This proviso of G.S. 50-8 is significant: “Provided, however, that if the cause for divorce is two years separation then it shall not be necessary to set forth in the affidavit that the grounds for divorce have existed at least six months prior to the filing of the complaint, . . .” (Italics added.) This is an exception to the statutory requirement in respect of the other causes for divorce, or grounds for divorce, prescribed by G.S. 50-5; for then the affidavit, except under emergency circumstances not relevant here, must set forth “that the facts set forth in the complaint, as grounds for divorce, have existed to his or her knowledge at least six months prior to the filing of the complaint.” (Italics added.) The statute, G.S. 50-10, denies, and requires findings of fact by a jury, only as to “the material facts in every complaint.” G.S. 50-8 required that the jurisdictional facts as to plaintiff’s residence be set forth in the affidavit, not in the complaint. In the complaint, the cause of action, or ground for divorce, is alleged. True, the approved practice has been to submit to the jury an issue as to residence of plaintiff (or defendant). With reference to such practice, we call attention to the rule that the trial judge, in his discretion, may submit questions of fact to a jury and adopt its findings. Trust Co. v. Wolfe, 243 N.C. 469, 91 S.E. 2d 246; In re Housing Authority, 235 N.C. 463, 70 S.E. 2d 500. In short, the statutes referred to draw a distinction between jurisdictional facts and the material facts constituting the cause of action or ground for divorce.
G.S. 50-8, as of 1946, will be found in G.S., Vol. 2. Subsequent amendments appear in G.S., Yol. 2A, recompiled in 1950, Session Laws 1951, Ch. 590; Session Laws 1955, Ch. 103. We note this because the statute was rewritten and substantially amended, particularly by the Act of 1951. As related to the Shaver divorce, we look to the statute in force in 1946.

=======

In the passage on the North Carolina divorce statutes, where did G.S. 50-8 require the jurisdictional facts about the plaintiff's residence to be set forth?

* [Dataset extract]:
=======

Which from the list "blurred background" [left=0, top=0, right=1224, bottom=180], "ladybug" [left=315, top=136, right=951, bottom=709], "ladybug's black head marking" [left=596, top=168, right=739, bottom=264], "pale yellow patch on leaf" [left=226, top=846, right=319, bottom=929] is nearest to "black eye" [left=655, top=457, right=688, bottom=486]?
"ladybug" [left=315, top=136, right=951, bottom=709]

=======

* [Solved problem]:
In the affidavit, not in the complaint.